● **Work to be completed**: Keep writing the personal essay below about doing an Ironman and accepting one's body, picking up after its last sentence.

● **Text block**:
(begin)

So, what does all this Ironman stuff mean to me. Hmmmm.
I When I was in LooAville I was laying awake the night before mulling over the possibility of success, or failure, and what they'd mean to me. I imagined writing two notes to myself.
One would say, Open this if you made it to the finish line.
and the other one would say, Open this if you didn't make it to the finish line.
The other one would say, "Will you finally accept and love yourself as you are?"
So, what's sinking in? That I'm good enough. Not in a Stuart Smalley sort of way. But in a healthy body sort of way. When I started this part of me was hoping I would wind up being thin and, well, willowy, something I used to dream about being called.
As in, "That's her over there. See her? She's the willowy blonde on the left." (I'm not really blonde, but let's not go there...)
But no more. Barbie may be pretty, but I bet she can't do an Ironman.
So, I'm not tiny. I'm not petite, with a tiny ring in my tiny belly button on my tiny belly. I'm not shivering pre-race in my tiny size S or XS triathlon suits, trying to find a size 48 bike frame. (Not that there's anything wrong with that.)
So, I'm not twenty. I don't have a twenty-something body.
So, I'm not sub-140 pounds. My weight hasn't changed much in the past two years. I'm a few pounds on either side of 160.

(end)

● **Stored records**:
(begin)

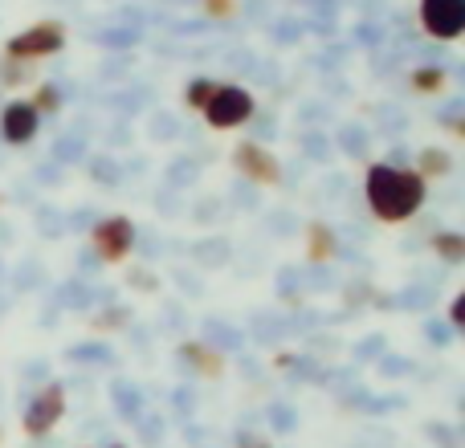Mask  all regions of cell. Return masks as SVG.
I'll return each instance as SVG.
<instances>
[{
	"mask_svg": "<svg viewBox=\"0 0 465 448\" xmlns=\"http://www.w3.org/2000/svg\"><path fill=\"white\" fill-rule=\"evenodd\" d=\"M213 82L209 78H196L193 86H188V106H193V111H204V106H209V98H213Z\"/></svg>",
	"mask_w": 465,
	"mask_h": 448,
	"instance_id": "obj_12",
	"label": "cell"
},
{
	"mask_svg": "<svg viewBox=\"0 0 465 448\" xmlns=\"http://www.w3.org/2000/svg\"><path fill=\"white\" fill-rule=\"evenodd\" d=\"M204 119H209V127H217V131L241 127V122L253 119V98L237 86H217L209 98V106H204Z\"/></svg>",
	"mask_w": 465,
	"mask_h": 448,
	"instance_id": "obj_2",
	"label": "cell"
},
{
	"mask_svg": "<svg viewBox=\"0 0 465 448\" xmlns=\"http://www.w3.org/2000/svg\"><path fill=\"white\" fill-rule=\"evenodd\" d=\"M417 90H441V70H417Z\"/></svg>",
	"mask_w": 465,
	"mask_h": 448,
	"instance_id": "obj_15",
	"label": "cell"
},
{
	"mask_svg": "<svg viewBox=\"0 0 465 448\" xmlns=\"http://www.w3.org/2000/svg\"><path fill=\"white\" fill-rule=\"evenodd\" d=\"M62 45H65V29H62V24H57V21H41V24L16 33V37L8 41V57H13V62H33V57L57 54Z\"/></svg>",
	"mask_w": 465,
	"mask_h": 448,
	"instance_id": "obj_3",
	"label": "cell"
},
{
	"mask_svg": "<svg viewBox=\"0 0 465 448\" xmlns=\"http://www.w3.org/2000/svg\"><path fill=\"white\" fill-rule=\"evenodd\" d=\"M33 111H57V90H54V86H41V90H37V102H33Z\"/></svg>",
	"mask_w": 465,
	"mask_h": 448,
	"instance_id": "obj_14",
	"label": "cell"
},
{
	"mask_svg": "<svg viewBox=\"0 0 465 448\" xmlns=\"http://www.w3.org/2000/svg\"><path fill=\"white\" fill-rule=\"evenodd\" d=\"M90 240H94V253L103 257V261H123V257L131 253V245H135V224L127 217H106L94 224Z\"/></svg>",
	"mask_w": 465,
	"mask_h": 448,
	"instance_id": "obj_4",
	"label": "cell"
},
{
	"mask_svg": "<svg viewBox=\"0 0 465 448\" xmlns=\"http://www.w3.org/2000/svg\"><path fill=\"white\" fill-rule=\"evenodd\" d=\"M433 248L445 257V261H461L465 257V237H458V232H441V237L433 240Z\"/></svg>",
	"mask_w": 465,
	"mask_h": 448,
	"instance_id": "obj_10",
	"label": "cell"
},
{
	"mask_svg": "<svg viewBox=\"0 0 465 448\" xmlns=\"http://www.w3.org/2000/svg\"><path fill=\"white\" fill-rule=\"evenodd\" d=\"M62 412H65V392H62V384H49L45 392L33 395L29 412H25V433H29V436L49 433V428L62 420Z\"/></svg>",
	"mask_w": 465,
	"mask_h": 448,
	"instance_id": "obj_6",
	"label": "cell"
},
{
	"mask_svg": "<svg viewBox=\"0 0 465 448\" xmlns=\"http://www.w3.org/2000/svg\"><path fill=\"white\" fill-rule=\"evenodd\" d=\"M420 24L441 41L461 37L465 33V0H420Z\"/></svg>",
	"mask_w": 465,
	"mask_h": 448,
	"instance_id": "obj_5",
	"label": "cell"
},
{
	"mask_svg": "<svg viewBox=\"0 0 465 448\" xmlns=\"http://www.w3.org/2000/svg\"><path fill=\"white\" fill-rule=\"evenodd\" d=\"M111 448H123V444H111Z\"/></svg>",
	"mask_w": 465,
	"mask_h": 448,
	"instance_id": "obj_17",
	"label": "cell"
},
{
	"mask_svg": "<svg viewBox=\"0 0 465 448\" xmlns=\"http://www.w3.org/2000/svg\"><path fill=\"white\" fill-rule=\"evenodd\" d=\"M311 237H314V245H311V253H314V257H331V253H335V245H331V232L322 229V224H314Z\"/></svg>",
	"mask_w": 465,
	"mask_h": 448,
	"instance_id": "obj_13",
	"label": "cell"
},
{
	"mask_svg": "<svg viewBox=\"0 0 465 448\" xmlns=\"http://www.w3.org/2000/svg\"><path fill=\"white\" fill-rule=\"evenodd\" d=\"M453 322H458V326L465 322V297H458V302H453Z\"/></svg>",
	"mask_w": 465,
	"mask_h": 448,
	"instance_id": "obj_16",
	"label": "cell"
},
{
	"mask_svg": "<svg viewBox=\"0 0 465 448\" xmlns=\"http://www.w3.org/2000/svg\"><path fill=\"white\" fill-rule=\"evenodd\" d=\"M232 163H237V171L249 176L253 184H273V180H278V160L257 143H241L237 151H232Z\"/></svg>",
	"mask_w": 465,
	"mask_h": 448,
	"instance_id": "obj_8",
	"label": "cell"
},
{
	"mask_svg": "<svg viewBox=\"0 0 465 448\" xmlns=\"http://www.w3.org/2000/svg\"><path fill=\"white\" fill-rule=\"evenodd\" d=\"M41 127V114L33 111V102H8L0 111V135L5 143H29Z\"/></svg>",
	"mask_w": 465,
	"mask_h": 448,
	"instance_id": "obj_7",
	"label": "cell"
},
{
	"mask_svg": "<svg viewBox=\"0 0 465 448\" xmlns=\"http://www.w3.org/2000/svg\"><path fill=\"white\" fill-rule=\"evenodd\" d=\"M450 168H453L450 155H445L441 147H429V151H420V171H417V176L420 180H425V176H445Z\"/></svg>",
	"mask_w": 465,
	"mask_h": 448,
	"instance_id": "obj_9",
	"label": "cell"
},
{
	"mask_svg": "<svg viewBox=\"0 0 465 448\" xmlns=\"http://www.w3.org/2000/svg\"><path fill=\"white\" fill-rule=\"evenodd\" d=\"M368 204L380 220L401 224L409 217H417V209L425 204V180L417 171L392 168V163H376L368 168Z\"/></svg>",
	"mask_w": 465,
	"mask_h": 448,
	"instance_id": "obj_1",
	"label": "cell"
},
{
	"mask_svg": "<svg viewBox=\"0 0 465 448\" xmlns=\"http://www.w3.org/2000/svg\"><path fill=\"white\" fill-rule=\"evenodd\" d=\"M184 359H193L196 367L209 371V375H217V371H221V359H217V355L204 351V346H196V343H188V346H184Z\"/></svg>",
	"mask_w": 465,
	"mask_h": 448,
	"instance_id": "obj_11",
	"label": "cell"
}]
</instances>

(end)

● **Output of the exercise**:
So, I'm stocky. I'm broud-shouldered and wide-hipped and I'm definitely NOT aero. But my body is healthy. My doctor is thrilled with the changes I've made. He doesn't say a word about my weight, despite the fact that I'm officially overweight at 5'6". My resting heartrate has dropped nearly 20 beats.
I no longer say things like, "When I get skinny, I'm gonna...." or, "I'll do that when I get thin again."
I refuse to fit myself into someone else's idea of womanhood when I shop. I will not wish that I was skinnier so I can all the cutest triathlon clothes, or buy clothes that are too small hoping I'll lose enough weight to fit into them.
I'm healthy, dammit. If someone wants my business, they're going to have to cater to me. Kiss my zaftig ass, and don't you dare call it extra large.
I'm am not, as Bridget Jones says, "an American stick insect."
I may never even get to see all the new muscles I've been developing.
But now I know without a doubt that they're there.
So that's where I am right now.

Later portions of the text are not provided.